Officials at the National Conference of State Legislatures began tracking bills that shared a similar theme to Greene's — a response to fears the federal government would curb gun rights through passage of sweeping measures including a ban on assault weapons, reduced magazine-round capacity and tougher background checks.

Jon Griffin, policy associate with the NCSL, said the movement toward pushing these states-rights gun laws appeared to be organic initially.

"They're starting to get a little more uniform now," Griffin said. "At first, they were all over the board."

He said he hadn't done a complete analysis, but a list provided by the NCSL showed Wyoming's version had already passed in the House of Representatives and is now awaiting action in the Senate. Gov. Matt Mead has publicly expressed concerns about the legislation.
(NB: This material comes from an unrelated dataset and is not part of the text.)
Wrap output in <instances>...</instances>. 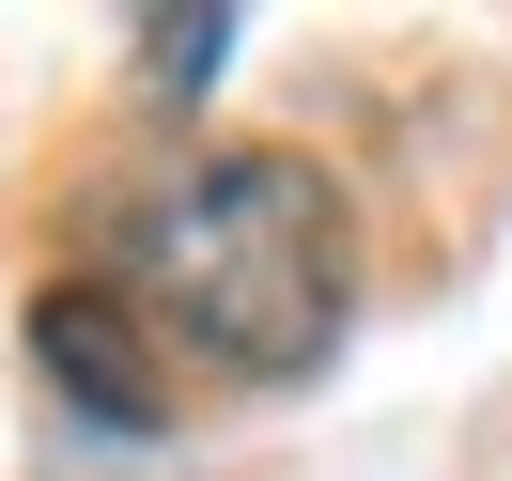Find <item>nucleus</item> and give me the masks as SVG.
<instances>
[{"label": "nucleus", "instance_id": "1", "mask_svg": "<svg viewBox=\"0 0 512 481\" xmlns=\"http://www.w3.org/2000/svg\"><path fill=\"white\" fill-rule=\"evenodd\" d=\"M109 280L171 342V373H202V388H311L326 342H342V295H357L342 187L295 140H202V156H171V171L125 187Z\"/></svg>", "mask_w": 512, "mask_h": 481}, {"label": "nucleus", "instance_id": "2", "mask_svg": "<svg viewBox=\"0 0 512 481\" xmlns=\"http://www.w3.org/2000/svg\"><path fill=\"white\" fill-rule=\"evenodd\" d=\"M32 357H47V388H63L94 435H171V388H187V373H171V342L125 311V280H109V264L32 295Z\"/></svg>", "mask_w": 512, "mask_h": 481}, {"label": "nucleus", "instance_id": "3", "mask_svg": "<svg viewBox=\"0 0 512 481\" xmlns=\"http://www.w3.org/2000/svg\"><path fill=\"white\" fill-rule=\"evenodd\" d=\"M218 47H233V16H156L140 63H156V94H187V78H218Z\"/></svg>", "mask_w": 512, "mask_h": 481}]
</instances>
There are 22 states attempting to pass a variation on what Greene pitched with HB114. His measure would give local police authority to arrest federal agents attempting to take guns away from residents. It also would require the attorney general to provide a legal defense for federal agents who were caught up in an attempt to take firearms — a felony under Greene's proposal. The legal analysis on HB114 — titled "Second Amendment Protection Act" — is that it would be in violation of the supremacy and commerce clauses of the Constitution.

Some states like Mississippi have seen several variations on this measure die in committee and some states like Colorado have tempered their versions by having it only apply to firearms manufactured within the state boundaries.

Utah Democratic Party Chairman Jim Dabakis, who is also a state senator from Salt Lake City, viewed the trend warily.

"I believe the U.S. Constitution is sacred and it makes clear who is subservient to who," Dabakis said.

In its overview of states' ability to engage in nullification on gun laws, the NCSL noted it's never been upheld by the courts. Nullification is when a state attempts to reject federal law by declaring it void and unenforceable.

The NCSL said in its paper the "nullification theory is unequivocal — states do not have the unilateral power to pass state laws that invalidate federal laws."

But House Speaker Becky Lockhart, R-Provo, said she understands why measures like this bubble up to the statehouse level. And though she said she wanted to take a wait-and-see approach on Greene's proposal, she could understand the underlying sentiment driving it.

"Our rights are guaranteed by the rights of the Constitution," she said. "Utah is very clear on the Second Amendment and we need to rely on that language and on the rights we have as they exist today. I'm comfortable with those."